> [REQUIRED WORK]
**a.** Decide whether each statement agrees with the article on the rupee-rouble deal: (i) the 1993 deal set a high rate for the rouble against the rupee; (ii) Boris Yeltsin returned India's favor; (iii) the rupee-rouble deal was signed while Narasimha Rao was Union Finance Minister. Answer yes or no for each and quote the deciding words of the article.
**b.** In the rows, echo everything from the line containing "By examining what" down to the line containing "1146 millimetres", with both of those lines included. Leave the pictures out.

Crimes In The Name Of Security?
When President Clinton wanted to give financial assistance to the newly-formed Russian Federation, in view of the policy of its leader Boris Yeltsin to obediently accept any instruction conveyed from Washington, informed individuals claim that he was careful not to place the burden on the US taxpayer. Instead, he made the people of India pay more than $12 billion to Moscow, by ensuring that those in high places in India who follow the US line approved a 1993 deal that set an absurdly high rate for the rouble vis-a-vis the rupee. When then Prime Minister Narasimha Rao as privately asked in 1995 as to why he had approved a deal that cost India more than $12 billion, his startling reply was that “the Clinton administration was very eager that the rupee-rouble deal be signed, and hence the Government of India went along”. The then PM revealed that Boris Yeltsin lobbied extensively with the Clinton administration “to put pressure on India to agree to the rupee-rouble ratio that Moscow wanted”.
The Ministry of Finance in India has historically looked to London and Washington for guidance on important matters, as has the Reserve Bank of India since its inception, so it would be no surprise if both connived at policies which pleased Washington while hurting the interests of India. The absurdly high rate that was fixed by the 1993 currency deal for a collapsing Russian rouble to exchange for goods valued in rupees ensured a windfall for several Russian companies and their Indian partners. For over a decade, a pathetically poor country (India) in effect gave huge amounts of foreign aid to Russia through the Rupee-Rouble deal signed when Manmohan Singh was Union Finance Minister. Not that Bill Clinton or Boris Yeltsin showed any gratitude to India. It is still remembered how Clinton sought to interfere in the Kashmir dispute in a way adverse to India, and how he and the agencies under him worked so hard to sabotage India’s strategic programmes, often by purchasing key individuals who worked in them. As for Boris Yeltsin, while he was happy to get cash doles from Delhi, in no way did he reciprocate the favour.

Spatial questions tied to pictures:
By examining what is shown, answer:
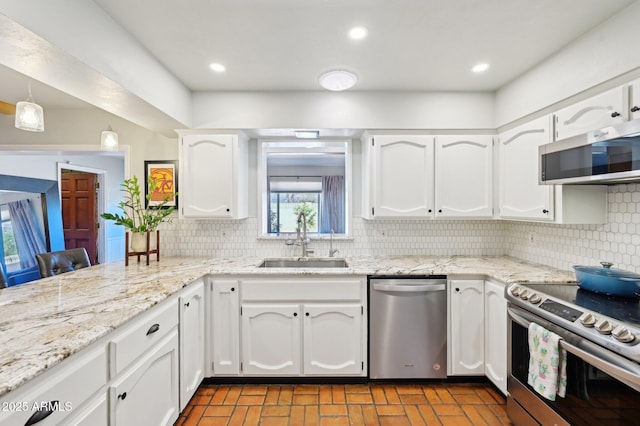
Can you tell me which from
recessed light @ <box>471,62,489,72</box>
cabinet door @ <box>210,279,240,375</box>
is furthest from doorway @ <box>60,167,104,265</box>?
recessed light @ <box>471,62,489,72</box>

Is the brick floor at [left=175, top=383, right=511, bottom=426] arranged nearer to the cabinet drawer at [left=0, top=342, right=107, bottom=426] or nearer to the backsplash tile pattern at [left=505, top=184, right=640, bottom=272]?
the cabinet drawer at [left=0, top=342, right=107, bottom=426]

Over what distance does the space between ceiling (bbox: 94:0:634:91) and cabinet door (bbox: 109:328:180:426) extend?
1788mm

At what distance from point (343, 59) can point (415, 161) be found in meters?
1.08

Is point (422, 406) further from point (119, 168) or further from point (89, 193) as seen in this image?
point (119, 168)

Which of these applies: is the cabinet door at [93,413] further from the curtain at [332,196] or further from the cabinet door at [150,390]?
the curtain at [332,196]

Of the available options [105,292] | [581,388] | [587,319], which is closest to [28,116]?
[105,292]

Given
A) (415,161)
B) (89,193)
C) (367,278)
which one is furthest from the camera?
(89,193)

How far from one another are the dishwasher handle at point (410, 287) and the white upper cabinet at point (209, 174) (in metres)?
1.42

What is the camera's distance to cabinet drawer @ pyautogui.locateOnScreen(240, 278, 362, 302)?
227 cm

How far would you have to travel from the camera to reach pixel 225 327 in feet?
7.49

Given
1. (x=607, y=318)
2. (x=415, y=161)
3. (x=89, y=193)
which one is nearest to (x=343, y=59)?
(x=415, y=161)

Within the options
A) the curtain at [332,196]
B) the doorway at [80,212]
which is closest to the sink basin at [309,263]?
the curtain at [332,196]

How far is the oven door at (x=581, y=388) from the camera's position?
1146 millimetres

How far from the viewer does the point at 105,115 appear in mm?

* * *

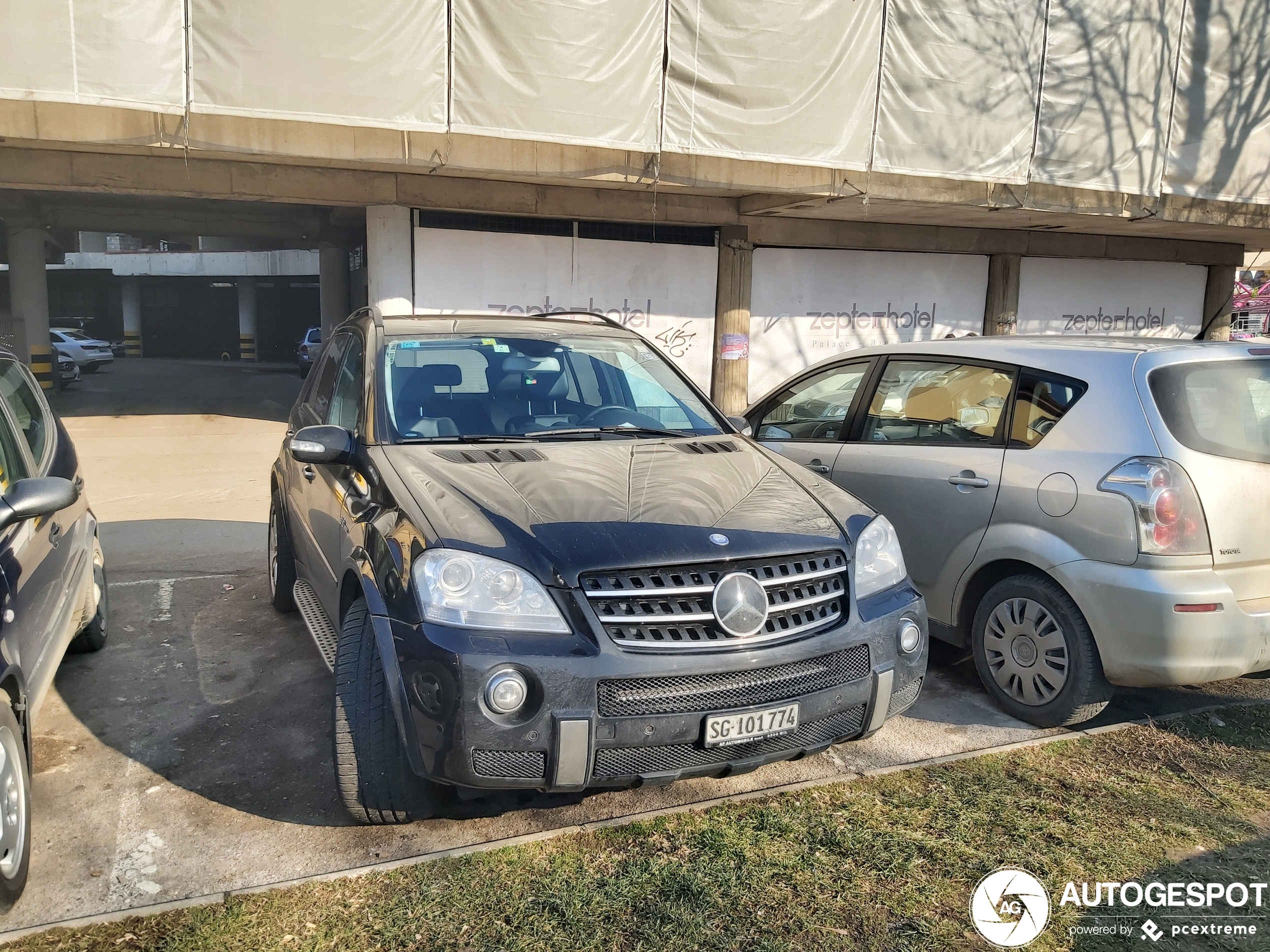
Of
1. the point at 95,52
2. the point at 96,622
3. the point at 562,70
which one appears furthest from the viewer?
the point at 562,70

> [WORKED ANSWERS]
**a.**
(i) Yes: "approved a 1993 deal that set an absurdly high rate for the rouble vis-a-vis the rupee"
(ii) No: "in no way did he reciprocate the favour"
(iii) No: "the Rupee-Rouble deal signed when Manmohan Singh was Union Finance Minister"

**b.**
By examining what is shown, answer:
Can you tell me which from
recessed light @ <box>471,62,489,72</box>
cabinet door @ <box>210,279,240,375</box>
is furthest from doorway @ <box>60,167,104,265</box>?
recessed light @ <box>471,62,489,72</box>

Is the brick floor at [left=175, top=383, right=511, bottom=426] arranged nearer to the cabinet drawer at [left=0, top=342, right=107, bottom=426] or nearer to the backsplash tile pattern at [left=505, top=184, right=640, bottom=272]?
the cabinet drawer at [left=0, top=342, right=107, bottom=426]

Over what distance does the space between ceiling (bbox: 94:0:634:91) and cabinet door (bbox: 109:328:180:426) extend?
1788mm

At what distance from point (343, 59) can point (415, 161) be found in meters?
1.08

Is point (422, 406) further from point (119, 168) or further from point (89, 193) as seen in this image?
point (119, 168)

Which of these applies: is the cabinet door at [93,413] further from the curtain at [332,196] or further from the cabinet door at [150,390]?
the curtain at [332,196]

Of the available options [105,292] | [581,388] | [587,319], which is closest to [28,116]?
[105,292]

Given
A) (415,161)
B) (89,193)
C) (367,278)
which one is furthest from the camera?
(89,193)

How far from one another are the dishwasher handle at point (410, 287) and the white upper cabinet at point (209, 174) (in metres)?
1.42

What is the camera's distance to cabinet drawer @ pyautogui.locateOnScreen(240, 278, 362, 302)?
227 cm

How far would you have to travel from the camera to reach pixel 225 327 in feet?
7.49

Given
1. (x=607, y=318)
2. (x=415, y=161)
3. (x=89, y=193)
which one is nearest to (x=343, y=59)?
(x=415, y=161)

Within the options
A) the curtain at [332,196]
B) the doorway at [80,212]
which is closest to the sink basin at [309,263]?
the curtain at [332,196]

How far is the oven door at (x=581, y=388) from the camera's position?
1146 millimetres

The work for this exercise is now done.